> **TASK INSTRUCTIONS**
Without including the pictures, copy out every line below.

> **EXTRACTED INFORMATION**
▶

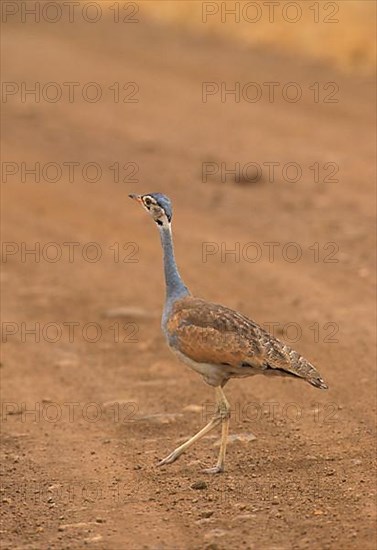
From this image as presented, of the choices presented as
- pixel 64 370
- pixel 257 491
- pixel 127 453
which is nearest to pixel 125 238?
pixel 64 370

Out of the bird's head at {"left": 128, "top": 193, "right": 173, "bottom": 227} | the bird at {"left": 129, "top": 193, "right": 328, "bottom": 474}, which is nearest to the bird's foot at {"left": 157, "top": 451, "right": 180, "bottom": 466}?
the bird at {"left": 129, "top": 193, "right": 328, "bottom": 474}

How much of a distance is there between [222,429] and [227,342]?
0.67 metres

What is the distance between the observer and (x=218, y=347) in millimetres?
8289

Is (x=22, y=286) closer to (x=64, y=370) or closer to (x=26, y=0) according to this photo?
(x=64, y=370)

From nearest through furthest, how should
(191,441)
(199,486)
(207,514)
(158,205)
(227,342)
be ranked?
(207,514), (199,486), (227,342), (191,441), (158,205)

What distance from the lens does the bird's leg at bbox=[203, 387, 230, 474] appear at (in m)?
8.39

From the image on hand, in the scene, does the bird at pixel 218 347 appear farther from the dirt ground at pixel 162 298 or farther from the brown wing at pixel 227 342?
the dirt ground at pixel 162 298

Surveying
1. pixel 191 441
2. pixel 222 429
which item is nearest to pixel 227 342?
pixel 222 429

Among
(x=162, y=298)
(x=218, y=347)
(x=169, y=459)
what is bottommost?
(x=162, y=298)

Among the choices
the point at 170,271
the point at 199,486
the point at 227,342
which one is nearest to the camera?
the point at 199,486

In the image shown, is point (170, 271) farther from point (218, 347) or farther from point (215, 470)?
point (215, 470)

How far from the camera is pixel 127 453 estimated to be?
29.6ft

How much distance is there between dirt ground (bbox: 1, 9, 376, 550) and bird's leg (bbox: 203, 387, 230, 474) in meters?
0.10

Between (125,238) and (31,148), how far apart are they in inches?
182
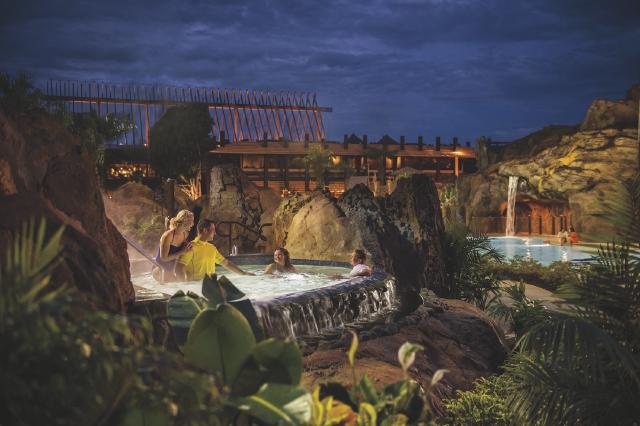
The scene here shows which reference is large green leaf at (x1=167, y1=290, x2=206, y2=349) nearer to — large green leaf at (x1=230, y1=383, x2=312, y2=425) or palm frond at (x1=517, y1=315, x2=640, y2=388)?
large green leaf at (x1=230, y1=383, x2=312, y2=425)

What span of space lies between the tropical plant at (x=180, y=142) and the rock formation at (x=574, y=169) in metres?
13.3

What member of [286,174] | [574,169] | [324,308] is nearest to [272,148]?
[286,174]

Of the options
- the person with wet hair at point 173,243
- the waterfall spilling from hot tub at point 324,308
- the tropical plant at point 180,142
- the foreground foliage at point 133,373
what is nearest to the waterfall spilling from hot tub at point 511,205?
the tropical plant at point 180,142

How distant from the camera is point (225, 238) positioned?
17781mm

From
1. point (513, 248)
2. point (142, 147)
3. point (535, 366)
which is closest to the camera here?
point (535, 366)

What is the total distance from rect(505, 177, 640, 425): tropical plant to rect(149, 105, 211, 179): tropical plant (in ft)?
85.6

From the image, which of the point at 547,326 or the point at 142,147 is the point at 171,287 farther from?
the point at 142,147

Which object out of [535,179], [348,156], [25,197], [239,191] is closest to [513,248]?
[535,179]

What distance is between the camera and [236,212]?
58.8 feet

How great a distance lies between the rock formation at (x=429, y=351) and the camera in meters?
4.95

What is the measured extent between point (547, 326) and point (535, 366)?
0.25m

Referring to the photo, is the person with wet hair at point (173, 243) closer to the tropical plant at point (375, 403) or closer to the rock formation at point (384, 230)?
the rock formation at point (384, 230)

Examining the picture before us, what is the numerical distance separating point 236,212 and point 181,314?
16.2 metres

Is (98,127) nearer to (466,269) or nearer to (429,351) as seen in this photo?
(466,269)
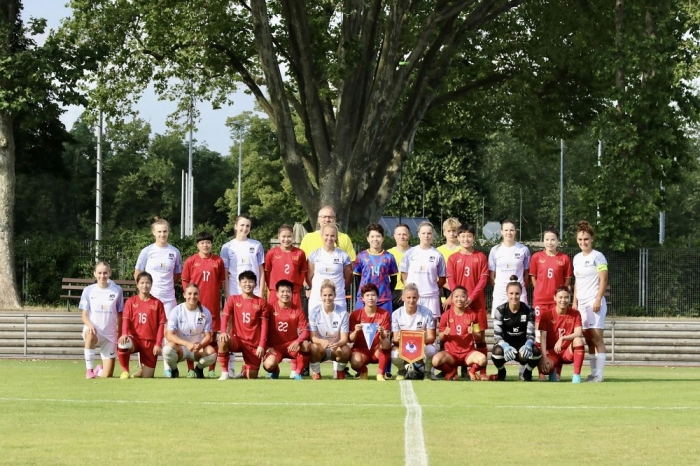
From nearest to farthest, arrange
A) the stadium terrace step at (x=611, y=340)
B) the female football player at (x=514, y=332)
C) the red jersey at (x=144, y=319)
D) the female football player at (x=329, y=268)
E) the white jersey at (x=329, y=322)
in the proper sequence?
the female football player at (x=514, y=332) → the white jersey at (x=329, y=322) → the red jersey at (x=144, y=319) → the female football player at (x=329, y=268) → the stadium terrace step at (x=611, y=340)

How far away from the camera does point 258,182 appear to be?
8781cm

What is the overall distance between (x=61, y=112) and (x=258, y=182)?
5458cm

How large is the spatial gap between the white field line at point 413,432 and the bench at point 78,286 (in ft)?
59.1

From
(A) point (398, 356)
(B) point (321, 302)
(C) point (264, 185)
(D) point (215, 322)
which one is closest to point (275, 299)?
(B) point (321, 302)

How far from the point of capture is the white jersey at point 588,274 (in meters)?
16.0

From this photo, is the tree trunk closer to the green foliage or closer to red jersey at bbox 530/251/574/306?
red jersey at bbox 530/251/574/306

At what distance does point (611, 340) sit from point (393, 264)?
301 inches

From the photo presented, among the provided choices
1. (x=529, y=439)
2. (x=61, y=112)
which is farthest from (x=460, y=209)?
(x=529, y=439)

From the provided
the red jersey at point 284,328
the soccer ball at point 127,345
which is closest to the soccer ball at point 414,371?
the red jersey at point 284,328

◀

> **COMPLETED TASK**
From this image as presented, of the choices presented as
- pixel 64 370
- pixel 257 491
- pixel 127 453
which is nearest to pixel 125 238?
pixel 64 370

Out of the bird's head at {"left": 128, "top": 193, "right": 173, "bottom": 227} | the bird at {"left": 129, "top": 193, "right": 328, "bottom": 474}, which is nearest to the bird's foot at {"left": 157, "top": 451, "right": 180, "bottom": 466}?
the bird at {"left": 129, "top": 193, "right": 328, "bottom": 474}

How much of a distance is there between [222,429] and [227,342]?
0.67 metres

What is the distance between the observer and (x=218, y=347) in millimetres?
8289

Is (x=22, y=286) closer to (x=64, y=370) or closer to (x=26, y=0) according to this photo?
(x=64, y=370)

From nearest through furthest, how should
(191,441)
(199,486)
(207,514)
(158,205)
(227,342)
be ranked?
(207,514), (199,486), (227,342), (191,441), (158,205)

What distance from the lens does the bird's leg at bbox=[203, 387, 230, 474] appear at (in m)?
8.39

From the image on hand, in the scene, does the bird at pixel 218 347 appear farther from the dirt ground at pixel 162 298 or farther from the brown wing at pixel 227 342?
the dirt ground at pixel 162 298

Surveying
1. pixel 191 441
2. pixel 222 429
which item is nearest to pixel 227 342?
pixel 222 429

Among
(x=162, y=298)
(x=218, y=347)
(x=169, y=459)
what is bottommost?
(x=162, y=298)

Among the choices
the point at 170,271
the point at 199,486
the point at 227,342
which one is nearest to the camera?
the point at 199,486

In the image shown, is point (170, 271) farther from point (218, 347) or farther from point (215, 470)?
point (215, 470)

How far from the camera is pixel 127 453 estimated to be?
29.6ft

How much distance is there between dirt ground (bbox: 1, 9, 376, 550) and bird's leg (bbox: 203, 387, 230, 474) in meters?
0.10

Between (125,238) and (31,148), how far apart are they in inches?
182
The scene here shows which reference is large green leaf at (x1=167, y1=290, x2=206, y2=349) nearer to — large green leaf at (x1=230, y1=383, x2=312, y2=425) or palm frond at (x1=517, y1=315, x2=640, y2=388)?
large green leaf at (x1=230, y1=383, x2=312, y2=425)

What span of space lies between the tropical plant at (x=180, y=142) and the rock formation at (x=574, y=169) in metres?
13.3

What member of [286,174] | [574,169] | [324,308] is nearest to [272,148]?
[286,174]

Of the options
- the person with wet hair at point 173,243
- the waterfall spilling from hot tub at point 324,308
- the tropical plant at point 180,142
- the foreground foliage at point 133,373
what is nearest to the waterfall spilling from hot tub at point 511,205?
the tropical plant at point 180,142

How distant from the camera is point (225, 238) positioned?
17781mm

From
1. point (513, 248)
2. point (142, 147)
3. point (535, 366)
which is closest to the camera here?
point (535, 366)

What is the total distance from rect(505, 177, 640, 425): tropical plant to rect(149, 105, 211, 179): tropical plant (in ft)?
85.6

From the image, which of the point at 547,326 or the point at 142,147 is the point at 171,287 farther from?
the point at 142,147

Which object out of [535,179], [348,156], [25,197], [239,191] is closest to [513,248]?
[535,179]

What distance is between the camera and [236,212]?
58.8 feet

How great a distance lies between the rock formation at (x=429, y=351) and the camera in meters?
4.95

What is the measured extent between point (547, 326) and point (535, 366)?
0.25m

Referring to the photo, is the person with wet hair at point (173, 243) closer to the tropical plant at point (375, 403) or closer to the rock formation at point (384, 230)?
the rock formation at point (384, 230)

Examining the picture before us, what is the numerical distance separating point 236,212 and point 181,314?
16.2 metres

Is (98,127) nearer to (466,269) or nearer to (429,351) as seen in this photo?
(466,269)
From nearest to farthest, arrange
A) the stadium terrace step at (x=611, y=340)
B) the female football player at (x=514, y=332)
C) the red jersey at (x=144, y=319)
D) the female football player at (x=329, y=268)
E) the white jersey at (x=329, y=322)
in the proper sequence?
the female football player at (x=514, y=332) → the white jersey at (x=329, y=322) → the red jersey at (x=144, y=319) → the female football player at (x=329, y=268) → the stadium terrace step at (x=611, y=340)

How far away from the camera does point 258,182 appear to be?
8781cm

What is the overall distance between (x=61, y=112) and (x=258, y=182)?
5458cm

How large is the spatial gap between the white field line at point 413,432 and the bench at point 78,286 (in ft)?
59.1

From
(A) point (398, 356)
(B) point (321, 302)
(C) point (264, 185)
(D) point (215, 322)
which one is closest to point (275, 299)?
(B) point (321, 302)

How far from the point of capture is the white jersey at point 588,274 (in meters)?
16.0

From this photo, is the tree trunk closer to the green foliage or closer to red jersey at bbox 530/251/574/306?
red jersey at bbox 530/251/574/306

At what distance does point (611, 340) sit from point (393, 264)?
301 inches

From the photo presented, among the provided choices
1. (x=529, y=439)
2. (x=61, y=112)
which is farthest from (x=460, y=209)?
(x=529, y=439)

From the provided
the red jersey at point 284,328
the soccer ball at point 127,345
which is closest to the soccer ball at point 414,371?
the red jersey at point 284,328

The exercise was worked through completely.